◆ Document extract

------------

Weeks like this are difficult: time bound by circumstance, every moment circumscribed by factors neither of one’s making nor within one’s control. Digging out from under two feet of snow now rapidly hardening into ice in this bitter cold, and it feels as though our worldview is limited mostly to white, touched here and there with mud brown, and lit bright enough by the sun’s glare to blind mere mortal eyes.
In the still severely-curtailed hours that constitute daylight, it’s hard to hold onto a sense of reality, of a world well-rounded and full.
It is, perhaps, why I’ve reached for the raptors this week. It seems counterintuitive, from these spirits of the skies, but the great birds ground me, help me find my place again in this world. They remind me that while in recent days, we’ve barely had time to look up, this world remains waiting for us. It will be here — earth and sky, winds and storm, sun and moon and stars — indeed, is here, even when its existence is lost on our small and simple sensibilities.
And they have come to visit, sometimes only for the briefest of moments, but they show themselves: the kestrel whose name my grandfather bore; the two red-tails whose land this also is, and whose task it seems to be to guard it, and us.
And so for today’s featured work, there was really only one possibility for this day, a day now rapidly fading into night, a day vanished beneath the weight of tasks that have kept us both preoccupied from one moment to the next. It is one of Wings’s pieces that invokes the powers of the raptors, and of the night skies over which they preside. From its description in the Necklaces Gallery here on the site:
Constellation Necklace
The hawk’s eye sees Mother Earth from the height of the stars: a sweeping panoramic view in 360 degrees. Occasionally, her spirit shares a part of that view with us in visions and dreams. Here, that visionary spirit rests in a hand-scalloped bezel, embraced front and back by a constellation of guiding stars formed up in a sacred number. On the reverse, an ajouré star allows her translucent blue eye, the color of darkening sky, to rest against the body. The pendant, wholly Native in its imagery, hangs suspended from a multi-strand necklace of cut-glass African beads in the colors of the stone, two indigenous cultures from opposite sides of the earth linked by a bail of flowering petals. Beads 22 inches long; pendant 2.5 inches long (including bail) by 2-1/8″ wide; cabochon 1″ across (all dimensions approximate). African beads by Kenyan artisans in support of hospital and education programs on Lamu Island. Other views shown below.

------------

◆ Task A
Print the passage of the raptor essay starting with "It is, perhaps, why" and going on through "it, and us.".
◆ Task B
Proceed with the raptor essay from the point where it stops.
The listing is not needed for this work.

◆ Raw data
------------

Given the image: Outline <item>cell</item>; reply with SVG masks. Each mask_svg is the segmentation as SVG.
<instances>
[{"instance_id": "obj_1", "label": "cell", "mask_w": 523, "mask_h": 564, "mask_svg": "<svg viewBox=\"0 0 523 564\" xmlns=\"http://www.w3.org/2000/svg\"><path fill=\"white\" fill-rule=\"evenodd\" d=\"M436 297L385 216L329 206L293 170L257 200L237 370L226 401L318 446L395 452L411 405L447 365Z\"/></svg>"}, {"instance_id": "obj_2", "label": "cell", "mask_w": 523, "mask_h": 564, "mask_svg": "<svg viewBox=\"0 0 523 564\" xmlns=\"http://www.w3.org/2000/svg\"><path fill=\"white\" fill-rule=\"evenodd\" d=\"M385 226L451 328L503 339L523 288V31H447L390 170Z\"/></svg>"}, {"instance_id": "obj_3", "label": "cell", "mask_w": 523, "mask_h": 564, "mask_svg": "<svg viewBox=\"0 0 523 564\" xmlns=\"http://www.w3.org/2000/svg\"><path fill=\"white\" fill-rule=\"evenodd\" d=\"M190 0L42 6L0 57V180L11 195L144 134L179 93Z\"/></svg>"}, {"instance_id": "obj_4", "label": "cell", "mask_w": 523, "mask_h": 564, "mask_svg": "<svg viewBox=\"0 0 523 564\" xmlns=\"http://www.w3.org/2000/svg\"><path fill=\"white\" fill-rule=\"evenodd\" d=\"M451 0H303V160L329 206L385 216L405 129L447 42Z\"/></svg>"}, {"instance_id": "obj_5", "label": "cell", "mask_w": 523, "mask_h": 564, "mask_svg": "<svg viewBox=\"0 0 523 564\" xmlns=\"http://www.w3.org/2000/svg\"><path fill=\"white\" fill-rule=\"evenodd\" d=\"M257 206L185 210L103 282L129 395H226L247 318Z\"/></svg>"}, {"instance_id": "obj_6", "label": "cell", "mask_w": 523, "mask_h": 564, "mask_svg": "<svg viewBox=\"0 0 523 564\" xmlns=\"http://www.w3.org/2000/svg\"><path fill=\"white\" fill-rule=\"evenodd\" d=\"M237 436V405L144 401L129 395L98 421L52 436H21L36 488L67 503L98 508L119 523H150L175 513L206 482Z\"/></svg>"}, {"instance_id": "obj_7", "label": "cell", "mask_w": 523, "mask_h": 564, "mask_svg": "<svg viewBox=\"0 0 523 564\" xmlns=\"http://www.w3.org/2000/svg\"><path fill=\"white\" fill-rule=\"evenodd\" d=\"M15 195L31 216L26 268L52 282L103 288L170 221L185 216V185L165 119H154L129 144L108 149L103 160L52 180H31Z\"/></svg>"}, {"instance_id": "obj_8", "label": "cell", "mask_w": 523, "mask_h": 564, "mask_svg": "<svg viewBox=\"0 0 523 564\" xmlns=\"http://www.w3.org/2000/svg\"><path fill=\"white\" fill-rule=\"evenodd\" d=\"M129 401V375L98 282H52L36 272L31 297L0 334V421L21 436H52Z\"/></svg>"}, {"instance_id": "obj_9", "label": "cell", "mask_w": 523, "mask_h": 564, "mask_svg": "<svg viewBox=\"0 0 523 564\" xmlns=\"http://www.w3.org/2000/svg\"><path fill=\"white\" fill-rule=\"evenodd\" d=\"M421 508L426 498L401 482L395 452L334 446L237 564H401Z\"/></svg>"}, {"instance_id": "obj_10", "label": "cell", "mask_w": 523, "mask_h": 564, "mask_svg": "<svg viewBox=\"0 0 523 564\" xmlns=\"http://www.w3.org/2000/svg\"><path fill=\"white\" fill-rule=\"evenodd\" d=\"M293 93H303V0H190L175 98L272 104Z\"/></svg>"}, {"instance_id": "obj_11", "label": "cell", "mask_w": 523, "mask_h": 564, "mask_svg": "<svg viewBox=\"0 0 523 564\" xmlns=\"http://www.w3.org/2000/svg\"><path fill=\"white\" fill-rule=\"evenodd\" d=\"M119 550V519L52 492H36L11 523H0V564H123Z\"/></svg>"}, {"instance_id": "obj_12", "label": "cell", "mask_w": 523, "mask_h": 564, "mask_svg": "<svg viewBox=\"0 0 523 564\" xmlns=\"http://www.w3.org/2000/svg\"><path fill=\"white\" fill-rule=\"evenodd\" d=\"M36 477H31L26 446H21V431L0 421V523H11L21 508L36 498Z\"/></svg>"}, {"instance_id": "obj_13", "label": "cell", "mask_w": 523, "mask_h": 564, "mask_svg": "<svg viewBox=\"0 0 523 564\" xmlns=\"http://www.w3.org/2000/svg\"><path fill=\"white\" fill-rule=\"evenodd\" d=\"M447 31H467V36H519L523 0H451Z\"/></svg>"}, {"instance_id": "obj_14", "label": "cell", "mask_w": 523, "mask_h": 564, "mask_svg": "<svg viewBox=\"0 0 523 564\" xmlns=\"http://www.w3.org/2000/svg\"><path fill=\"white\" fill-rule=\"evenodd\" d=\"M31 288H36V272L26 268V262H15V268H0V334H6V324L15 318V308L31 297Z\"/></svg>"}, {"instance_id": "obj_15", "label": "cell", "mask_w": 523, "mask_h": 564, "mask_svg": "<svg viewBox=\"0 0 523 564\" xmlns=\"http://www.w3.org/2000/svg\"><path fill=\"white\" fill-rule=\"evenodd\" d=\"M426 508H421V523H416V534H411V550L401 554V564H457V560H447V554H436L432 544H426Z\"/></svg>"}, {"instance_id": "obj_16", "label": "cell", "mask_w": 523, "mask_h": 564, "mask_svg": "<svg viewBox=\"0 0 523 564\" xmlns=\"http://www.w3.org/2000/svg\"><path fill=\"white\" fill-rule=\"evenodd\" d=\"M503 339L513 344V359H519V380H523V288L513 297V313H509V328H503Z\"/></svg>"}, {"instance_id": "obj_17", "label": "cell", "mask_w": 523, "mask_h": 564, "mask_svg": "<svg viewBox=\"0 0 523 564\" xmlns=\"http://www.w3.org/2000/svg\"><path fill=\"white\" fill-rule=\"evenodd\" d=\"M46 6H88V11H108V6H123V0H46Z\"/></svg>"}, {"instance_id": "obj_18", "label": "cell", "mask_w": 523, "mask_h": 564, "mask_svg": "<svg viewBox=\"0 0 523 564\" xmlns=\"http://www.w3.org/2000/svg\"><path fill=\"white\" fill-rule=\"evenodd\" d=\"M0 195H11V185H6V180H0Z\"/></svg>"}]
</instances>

------------

◆ Output A
It is, perhaps, why I’ve reached for the raptors this week. It seems counterintuitive, from these spirits of the skies, but the great birds ground me, help me find my place again in this world. They remind me that while in recent days, we’ve barely had time to look up, this world remains waiting for us. It will be here — earth and sky, winds and storm, sun and moon and stars — indeed, is here, even when its existence is lost on our small and simple sensibilities.
And they have come to visit, sometimes only for the briefest of moments, but they show themselves: the kestrel whose name my grandfather bore; the two red-tails whose land this also is, and whose task it seems to be to guard it, and us.

◆ Output B
Sterling silver; hawk’s eye; cut glass African beads
$1,250 + shipping, handling, and insurance
It is one of my favorites among his current works, for so many reasons: the powerful bird its stone represents, the spirits of the night sky that light our way. But with this particular piece, there is another reason, too, one that grounds me in a different way.
It’s explained by the penultimate sentence in the description: It incorporates beadwork from half a world away, beadwork that we purchased to help a brilliant young restaurateur in Santa Fe send funds to his home island, where education and medical assistance are much needed. On the rare trips that we make to Santa Fe to deliver an order or to pick up supplies, we eat at his restaurant to support his work, and now that he has opened a boutique, we patronize it as we’re able as well.
In the fuss and flurry of everyday life, it’s easy to forget that we have other responsibilities, obligations to the wider world, as well. Sometimes, it is our brothers and sisters on the other side of Mother Earth, in faraway lands that we will never see, who need our assistance. Sometimes, it is they who aid us, whether they know it or not.
On the back of this piece, Wings excised the metal in the shape of the Morning Star that accents the work, front and back, allowing the stone to touch the skin. It feels like a way of bringing Hawk’s view of the world, fuller and more rounded than any we will ever see, home to one’s own soul. When the days are yet short and the nights long, when our paths are only dimly lit by stars so far away, it’s a reminder the world is there for us, waiting.